_Problem requirements_
Look below for lines that hold the string "accuracy" and copy each one.

Data for analysis Start Marker

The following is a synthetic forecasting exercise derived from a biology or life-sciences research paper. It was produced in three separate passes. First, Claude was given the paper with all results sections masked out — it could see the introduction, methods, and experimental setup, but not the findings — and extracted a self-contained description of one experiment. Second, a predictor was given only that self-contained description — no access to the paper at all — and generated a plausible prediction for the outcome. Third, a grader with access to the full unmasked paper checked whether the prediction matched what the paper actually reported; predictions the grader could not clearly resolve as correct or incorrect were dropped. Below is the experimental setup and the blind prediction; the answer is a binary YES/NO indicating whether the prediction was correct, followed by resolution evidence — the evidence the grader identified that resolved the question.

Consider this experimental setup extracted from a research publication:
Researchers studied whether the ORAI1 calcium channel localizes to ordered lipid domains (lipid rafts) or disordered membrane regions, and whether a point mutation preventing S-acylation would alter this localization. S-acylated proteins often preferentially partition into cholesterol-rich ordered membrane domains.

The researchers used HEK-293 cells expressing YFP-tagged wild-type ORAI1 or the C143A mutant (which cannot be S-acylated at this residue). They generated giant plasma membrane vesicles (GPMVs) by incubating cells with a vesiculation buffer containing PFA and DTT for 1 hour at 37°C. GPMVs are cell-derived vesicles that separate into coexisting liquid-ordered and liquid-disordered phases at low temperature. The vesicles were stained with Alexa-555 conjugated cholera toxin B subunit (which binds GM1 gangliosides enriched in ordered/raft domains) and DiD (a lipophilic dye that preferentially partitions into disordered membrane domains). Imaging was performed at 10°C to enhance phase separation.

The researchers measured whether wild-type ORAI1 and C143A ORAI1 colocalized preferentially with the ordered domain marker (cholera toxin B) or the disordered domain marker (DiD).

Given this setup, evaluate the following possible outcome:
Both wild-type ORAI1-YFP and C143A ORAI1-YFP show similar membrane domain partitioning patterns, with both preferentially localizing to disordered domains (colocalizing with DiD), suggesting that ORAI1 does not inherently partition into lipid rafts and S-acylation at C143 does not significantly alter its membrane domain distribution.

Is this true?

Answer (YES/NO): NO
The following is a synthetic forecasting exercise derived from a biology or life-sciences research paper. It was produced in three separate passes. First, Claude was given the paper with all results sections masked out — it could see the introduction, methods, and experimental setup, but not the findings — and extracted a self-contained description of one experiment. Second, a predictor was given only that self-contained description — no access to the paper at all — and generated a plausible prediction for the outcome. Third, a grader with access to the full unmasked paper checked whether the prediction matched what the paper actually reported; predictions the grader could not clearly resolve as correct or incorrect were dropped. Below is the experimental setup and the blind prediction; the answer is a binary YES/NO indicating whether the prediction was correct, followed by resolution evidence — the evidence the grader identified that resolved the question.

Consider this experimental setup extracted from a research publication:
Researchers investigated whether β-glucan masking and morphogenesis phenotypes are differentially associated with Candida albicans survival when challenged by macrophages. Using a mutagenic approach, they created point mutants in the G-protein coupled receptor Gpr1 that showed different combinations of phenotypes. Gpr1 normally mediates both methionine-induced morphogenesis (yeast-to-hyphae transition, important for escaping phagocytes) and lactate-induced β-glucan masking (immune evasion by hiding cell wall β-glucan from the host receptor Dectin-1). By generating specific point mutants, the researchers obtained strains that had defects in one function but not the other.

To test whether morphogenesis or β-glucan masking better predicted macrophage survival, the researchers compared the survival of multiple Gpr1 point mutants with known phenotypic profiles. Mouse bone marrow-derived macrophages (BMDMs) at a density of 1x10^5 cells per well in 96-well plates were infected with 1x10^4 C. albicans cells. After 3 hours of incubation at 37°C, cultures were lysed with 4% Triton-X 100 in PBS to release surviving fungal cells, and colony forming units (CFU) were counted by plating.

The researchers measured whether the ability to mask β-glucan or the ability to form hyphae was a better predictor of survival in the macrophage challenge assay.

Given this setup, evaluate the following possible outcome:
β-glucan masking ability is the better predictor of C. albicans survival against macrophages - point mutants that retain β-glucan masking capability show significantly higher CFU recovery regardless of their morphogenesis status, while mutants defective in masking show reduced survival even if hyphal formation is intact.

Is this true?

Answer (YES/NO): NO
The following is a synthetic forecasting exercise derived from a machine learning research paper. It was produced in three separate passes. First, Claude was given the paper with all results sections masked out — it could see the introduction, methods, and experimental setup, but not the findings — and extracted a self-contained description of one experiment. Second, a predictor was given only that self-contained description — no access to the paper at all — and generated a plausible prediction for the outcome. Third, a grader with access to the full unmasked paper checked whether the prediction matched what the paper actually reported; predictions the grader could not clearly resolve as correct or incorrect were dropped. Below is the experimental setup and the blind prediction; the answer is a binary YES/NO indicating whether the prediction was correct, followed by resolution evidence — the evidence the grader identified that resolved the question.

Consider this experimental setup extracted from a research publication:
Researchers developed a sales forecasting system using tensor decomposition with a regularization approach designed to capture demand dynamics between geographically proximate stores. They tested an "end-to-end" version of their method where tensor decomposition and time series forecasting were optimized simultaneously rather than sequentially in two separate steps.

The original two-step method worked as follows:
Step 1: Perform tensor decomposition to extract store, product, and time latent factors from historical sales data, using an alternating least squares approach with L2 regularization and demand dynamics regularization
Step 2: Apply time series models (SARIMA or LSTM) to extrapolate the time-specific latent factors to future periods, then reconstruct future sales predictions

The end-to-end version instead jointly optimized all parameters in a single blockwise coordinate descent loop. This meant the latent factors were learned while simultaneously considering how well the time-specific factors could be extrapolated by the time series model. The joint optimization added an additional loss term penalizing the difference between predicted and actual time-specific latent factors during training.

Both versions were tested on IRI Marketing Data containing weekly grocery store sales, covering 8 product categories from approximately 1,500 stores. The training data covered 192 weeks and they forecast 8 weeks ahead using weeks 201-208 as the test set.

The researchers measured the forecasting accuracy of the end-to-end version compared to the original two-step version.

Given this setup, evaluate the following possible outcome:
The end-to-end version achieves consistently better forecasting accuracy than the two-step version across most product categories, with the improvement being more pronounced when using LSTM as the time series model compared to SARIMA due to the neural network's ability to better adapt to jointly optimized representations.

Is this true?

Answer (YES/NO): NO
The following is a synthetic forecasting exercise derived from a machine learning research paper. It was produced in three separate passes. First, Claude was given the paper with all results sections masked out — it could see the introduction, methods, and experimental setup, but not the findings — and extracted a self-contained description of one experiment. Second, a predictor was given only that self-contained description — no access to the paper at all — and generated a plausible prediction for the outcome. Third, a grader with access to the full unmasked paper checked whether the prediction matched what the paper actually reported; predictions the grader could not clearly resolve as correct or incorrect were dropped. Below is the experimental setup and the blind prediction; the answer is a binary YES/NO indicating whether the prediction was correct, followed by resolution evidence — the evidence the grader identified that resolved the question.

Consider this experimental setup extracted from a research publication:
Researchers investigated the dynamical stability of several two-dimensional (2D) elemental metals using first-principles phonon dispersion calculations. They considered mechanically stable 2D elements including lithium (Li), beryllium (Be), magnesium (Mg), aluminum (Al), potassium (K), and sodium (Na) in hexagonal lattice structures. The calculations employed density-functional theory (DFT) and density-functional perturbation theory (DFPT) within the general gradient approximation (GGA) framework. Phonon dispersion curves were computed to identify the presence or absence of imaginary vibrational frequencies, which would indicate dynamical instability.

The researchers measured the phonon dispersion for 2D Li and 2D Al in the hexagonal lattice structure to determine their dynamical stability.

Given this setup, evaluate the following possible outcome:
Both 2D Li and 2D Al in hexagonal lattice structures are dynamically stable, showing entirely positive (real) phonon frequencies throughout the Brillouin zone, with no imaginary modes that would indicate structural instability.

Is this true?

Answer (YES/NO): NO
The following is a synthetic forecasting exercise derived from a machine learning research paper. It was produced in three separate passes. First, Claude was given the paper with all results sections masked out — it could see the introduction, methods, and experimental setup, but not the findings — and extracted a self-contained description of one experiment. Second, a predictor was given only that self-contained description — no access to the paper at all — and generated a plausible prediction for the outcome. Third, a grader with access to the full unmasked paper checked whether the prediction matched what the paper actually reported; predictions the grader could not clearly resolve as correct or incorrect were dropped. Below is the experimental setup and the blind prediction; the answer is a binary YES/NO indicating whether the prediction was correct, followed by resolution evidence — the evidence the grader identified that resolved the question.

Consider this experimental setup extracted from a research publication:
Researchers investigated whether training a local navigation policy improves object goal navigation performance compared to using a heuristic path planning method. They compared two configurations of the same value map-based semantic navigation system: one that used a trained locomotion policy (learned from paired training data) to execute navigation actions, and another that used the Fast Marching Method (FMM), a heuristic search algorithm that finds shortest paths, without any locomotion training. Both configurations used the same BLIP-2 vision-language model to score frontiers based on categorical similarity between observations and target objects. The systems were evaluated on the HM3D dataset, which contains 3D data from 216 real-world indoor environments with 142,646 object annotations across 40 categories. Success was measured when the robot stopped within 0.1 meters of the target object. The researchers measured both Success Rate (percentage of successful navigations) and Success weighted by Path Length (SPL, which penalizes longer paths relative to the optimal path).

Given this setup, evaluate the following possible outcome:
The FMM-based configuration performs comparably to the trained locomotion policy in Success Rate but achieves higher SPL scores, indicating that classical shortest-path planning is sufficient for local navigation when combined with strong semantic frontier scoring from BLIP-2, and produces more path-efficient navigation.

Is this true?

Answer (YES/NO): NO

Data for analysis End Marker

_Written answer_
The researchers measured the forecasting accuracy of the end-to-end version compared to the original two-step version.
The end-to-end version achieves consistently better forecasting accuracy than the two-step version across most product categories, with the improvement being more pronounced when using LSTM as the time series model compared to SARIMA due to the neural network's ability to better adapt to jointly optimized representations.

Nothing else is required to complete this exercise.